桜の首飾り
千早茜著(チハヤ アカネ)
A6判 264ページ
2015年01月31日発売
価格 652円(税込)
ISBN 978-4-408-55209-5
在庫あり
烈しくも切ない、桜と人生をめぐる7つの物語
あたたかい桜、冷たく微笑む桜、烈しく乱れ散る桜……桜の季節に、人と人の心が繋がる一瞬を鮮やかに切り取った、感動の短編集。ステージママを嫌う子役の女の子(「初花」)、謎多き愛人をめぐる二人の男(「花荒れ」)、見知らぬ女性から「青い桜の刺青の標本を探して」と頼まれる大学資料館のアルバイト(「背中」)……現代に生きる男女の幻想、羨望、嫉妬、自己回復、そして成長を、気鋭の作家が描き出す。
【藤田宜永氏の解説より抜粋】
「桜はいにしえから歌に詠まれ、小説でも幾度となく取り上げられてきた。日本人と切っても切れない花、誰にでも馴染むが奥の深い名花である。その名花を千早さんがどう作品の味つけに使うか、愉しみにしてページをくっていった。柔らかくて温かい桜もあれば、女の隠された色として顕れる桜もある。テーマと直結しているものもあれば、遠巻きに迫ってくるものもある。ともかく一作一作に趣向が凝らされている。しかし、どの作品からも、千早さんの世界が匂い立ってくる――」
【収録作品】
■春の狐憑き
美術館勤務のわたしの昼休み。初老の男性が言う。
狐は人の健全な心を喰うのだとか。喰われると心が解放されるらしい。
■白い破片
花見場所取りの際の雨宿り。

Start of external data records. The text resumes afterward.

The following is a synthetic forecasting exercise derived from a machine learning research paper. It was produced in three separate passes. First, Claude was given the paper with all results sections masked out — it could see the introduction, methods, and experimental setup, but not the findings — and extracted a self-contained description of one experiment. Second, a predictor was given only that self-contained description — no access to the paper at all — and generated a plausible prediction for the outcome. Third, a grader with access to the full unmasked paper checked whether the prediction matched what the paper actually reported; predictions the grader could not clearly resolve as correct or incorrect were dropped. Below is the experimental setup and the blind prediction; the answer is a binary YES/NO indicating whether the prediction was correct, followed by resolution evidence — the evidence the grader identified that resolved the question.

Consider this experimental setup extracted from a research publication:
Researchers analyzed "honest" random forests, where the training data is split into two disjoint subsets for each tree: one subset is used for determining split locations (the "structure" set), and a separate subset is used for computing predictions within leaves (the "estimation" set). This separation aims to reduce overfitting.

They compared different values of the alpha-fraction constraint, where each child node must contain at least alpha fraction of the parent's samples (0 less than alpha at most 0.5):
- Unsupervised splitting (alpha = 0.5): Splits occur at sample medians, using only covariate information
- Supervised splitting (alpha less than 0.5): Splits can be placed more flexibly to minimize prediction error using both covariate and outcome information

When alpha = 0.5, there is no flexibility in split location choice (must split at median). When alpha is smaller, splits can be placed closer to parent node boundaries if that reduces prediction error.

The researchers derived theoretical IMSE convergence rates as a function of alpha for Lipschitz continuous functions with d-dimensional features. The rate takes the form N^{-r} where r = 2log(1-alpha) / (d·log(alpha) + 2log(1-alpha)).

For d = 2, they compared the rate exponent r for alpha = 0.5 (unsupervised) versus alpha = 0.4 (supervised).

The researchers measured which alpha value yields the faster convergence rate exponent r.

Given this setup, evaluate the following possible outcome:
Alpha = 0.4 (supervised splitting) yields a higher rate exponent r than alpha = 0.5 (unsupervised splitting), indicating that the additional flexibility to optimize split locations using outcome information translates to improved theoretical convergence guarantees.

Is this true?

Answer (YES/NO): NO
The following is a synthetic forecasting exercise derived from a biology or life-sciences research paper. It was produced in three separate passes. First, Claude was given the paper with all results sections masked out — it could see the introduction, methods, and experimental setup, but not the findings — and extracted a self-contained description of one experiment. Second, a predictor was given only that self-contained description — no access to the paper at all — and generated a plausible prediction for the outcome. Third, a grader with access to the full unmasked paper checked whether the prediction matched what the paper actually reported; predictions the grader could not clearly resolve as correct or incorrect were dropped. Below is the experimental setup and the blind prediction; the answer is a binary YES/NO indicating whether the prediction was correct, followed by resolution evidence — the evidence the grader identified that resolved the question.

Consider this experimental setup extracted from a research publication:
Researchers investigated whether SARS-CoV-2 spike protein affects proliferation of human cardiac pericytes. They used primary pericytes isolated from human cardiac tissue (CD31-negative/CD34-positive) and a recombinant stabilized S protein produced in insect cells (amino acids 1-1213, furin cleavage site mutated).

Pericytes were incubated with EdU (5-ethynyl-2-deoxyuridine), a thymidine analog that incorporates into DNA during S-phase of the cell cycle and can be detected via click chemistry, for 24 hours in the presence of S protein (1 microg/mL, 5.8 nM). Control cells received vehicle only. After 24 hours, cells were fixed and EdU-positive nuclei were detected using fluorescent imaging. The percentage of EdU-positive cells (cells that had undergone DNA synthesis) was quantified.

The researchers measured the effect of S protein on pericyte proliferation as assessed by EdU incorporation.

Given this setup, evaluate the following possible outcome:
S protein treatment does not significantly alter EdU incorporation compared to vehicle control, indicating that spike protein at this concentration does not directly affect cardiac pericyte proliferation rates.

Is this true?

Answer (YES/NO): YES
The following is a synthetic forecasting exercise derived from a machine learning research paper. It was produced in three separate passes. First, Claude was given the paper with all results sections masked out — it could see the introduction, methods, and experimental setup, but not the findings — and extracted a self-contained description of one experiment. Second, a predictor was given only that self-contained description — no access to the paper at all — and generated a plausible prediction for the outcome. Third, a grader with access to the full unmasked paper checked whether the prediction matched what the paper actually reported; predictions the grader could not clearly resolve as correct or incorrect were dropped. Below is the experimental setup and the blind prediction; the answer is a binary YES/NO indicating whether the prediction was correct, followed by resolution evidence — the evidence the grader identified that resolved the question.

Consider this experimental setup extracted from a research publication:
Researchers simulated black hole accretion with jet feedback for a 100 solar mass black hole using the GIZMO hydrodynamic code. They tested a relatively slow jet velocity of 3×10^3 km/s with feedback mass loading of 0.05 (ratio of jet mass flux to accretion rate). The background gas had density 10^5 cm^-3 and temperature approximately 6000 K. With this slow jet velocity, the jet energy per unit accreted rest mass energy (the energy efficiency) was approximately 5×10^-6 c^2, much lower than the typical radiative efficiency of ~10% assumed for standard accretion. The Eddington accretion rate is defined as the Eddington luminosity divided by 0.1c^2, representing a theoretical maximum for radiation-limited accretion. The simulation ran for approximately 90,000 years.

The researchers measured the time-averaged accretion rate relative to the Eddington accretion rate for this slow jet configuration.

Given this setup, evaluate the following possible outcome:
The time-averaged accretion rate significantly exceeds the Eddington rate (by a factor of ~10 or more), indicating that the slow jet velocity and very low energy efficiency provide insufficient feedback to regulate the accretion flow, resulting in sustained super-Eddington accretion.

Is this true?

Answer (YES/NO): NO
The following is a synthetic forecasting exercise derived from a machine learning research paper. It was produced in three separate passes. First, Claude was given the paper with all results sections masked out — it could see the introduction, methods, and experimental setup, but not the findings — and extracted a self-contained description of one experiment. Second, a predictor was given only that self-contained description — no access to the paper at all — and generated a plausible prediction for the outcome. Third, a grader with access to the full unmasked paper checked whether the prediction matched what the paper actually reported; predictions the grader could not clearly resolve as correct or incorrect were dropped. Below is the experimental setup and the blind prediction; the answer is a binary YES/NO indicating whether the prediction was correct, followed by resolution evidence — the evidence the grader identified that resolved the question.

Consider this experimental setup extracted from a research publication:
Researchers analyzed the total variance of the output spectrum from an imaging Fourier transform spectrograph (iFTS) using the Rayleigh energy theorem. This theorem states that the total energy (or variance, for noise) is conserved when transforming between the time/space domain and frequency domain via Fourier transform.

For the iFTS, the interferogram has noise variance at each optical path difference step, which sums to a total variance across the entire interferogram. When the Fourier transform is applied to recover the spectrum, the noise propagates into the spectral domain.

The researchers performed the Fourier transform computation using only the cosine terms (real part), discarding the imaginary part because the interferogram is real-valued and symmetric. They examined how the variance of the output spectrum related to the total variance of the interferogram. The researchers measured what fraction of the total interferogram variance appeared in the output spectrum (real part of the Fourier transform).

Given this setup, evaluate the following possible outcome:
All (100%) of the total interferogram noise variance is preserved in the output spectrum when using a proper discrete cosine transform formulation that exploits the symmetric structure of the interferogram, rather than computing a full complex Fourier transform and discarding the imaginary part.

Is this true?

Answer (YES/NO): NO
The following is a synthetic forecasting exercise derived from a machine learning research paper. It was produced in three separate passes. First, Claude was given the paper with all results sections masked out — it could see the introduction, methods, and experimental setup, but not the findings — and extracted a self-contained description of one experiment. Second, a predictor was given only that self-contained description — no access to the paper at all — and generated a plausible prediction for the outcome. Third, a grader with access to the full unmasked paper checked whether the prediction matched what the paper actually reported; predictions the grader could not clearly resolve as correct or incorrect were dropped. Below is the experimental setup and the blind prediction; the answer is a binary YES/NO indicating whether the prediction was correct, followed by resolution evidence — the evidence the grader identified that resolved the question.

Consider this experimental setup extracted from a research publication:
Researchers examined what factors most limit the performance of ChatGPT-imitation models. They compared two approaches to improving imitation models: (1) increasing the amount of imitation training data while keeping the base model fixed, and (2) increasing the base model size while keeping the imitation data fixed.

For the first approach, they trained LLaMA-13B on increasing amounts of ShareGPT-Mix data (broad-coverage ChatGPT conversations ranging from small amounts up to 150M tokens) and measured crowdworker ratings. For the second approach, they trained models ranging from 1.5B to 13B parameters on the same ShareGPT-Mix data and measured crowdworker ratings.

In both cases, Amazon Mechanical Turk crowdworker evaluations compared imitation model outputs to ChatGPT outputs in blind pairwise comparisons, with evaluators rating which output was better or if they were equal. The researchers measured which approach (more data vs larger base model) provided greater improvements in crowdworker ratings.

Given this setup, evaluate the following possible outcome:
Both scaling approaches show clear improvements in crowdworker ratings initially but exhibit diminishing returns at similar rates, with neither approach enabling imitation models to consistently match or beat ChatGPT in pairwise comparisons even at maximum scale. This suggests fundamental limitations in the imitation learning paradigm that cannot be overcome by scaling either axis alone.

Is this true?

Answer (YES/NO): NO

声をかけてきた人懐っこい女。
そこで俺が思いだしたのは、冷たい笑いをする過去の女だった。
■初花
元女優のママは、小六のあたしを無理やり華やかな世界で注目させたがる。
いやになったあたしは花屋さんで…。
■エリクシール
わたしは夫の亡妻の身代わり……それに気づいてしまった女は、
バーで知り合った男と愉悦の時間をもっていたが。
■花荒れ
国税局の男に私は、「ゆきちゃん」と名乗る女との関係を聞かれたが、
二人の関係は和菓子がきっかけに過ぎなかった。
■背中
大学内外から持ちこまれる資料を整理するバイト中の僕。
四角四面の上司のもとに、刺青の標本を見たいという女の電話が…。
■樺の秘色
亡くなった祖母の家の庭に私が見た少女の幽霊。
家族にもわからない少女の姿を見えていそうなのは、私のほかに風来坊の男。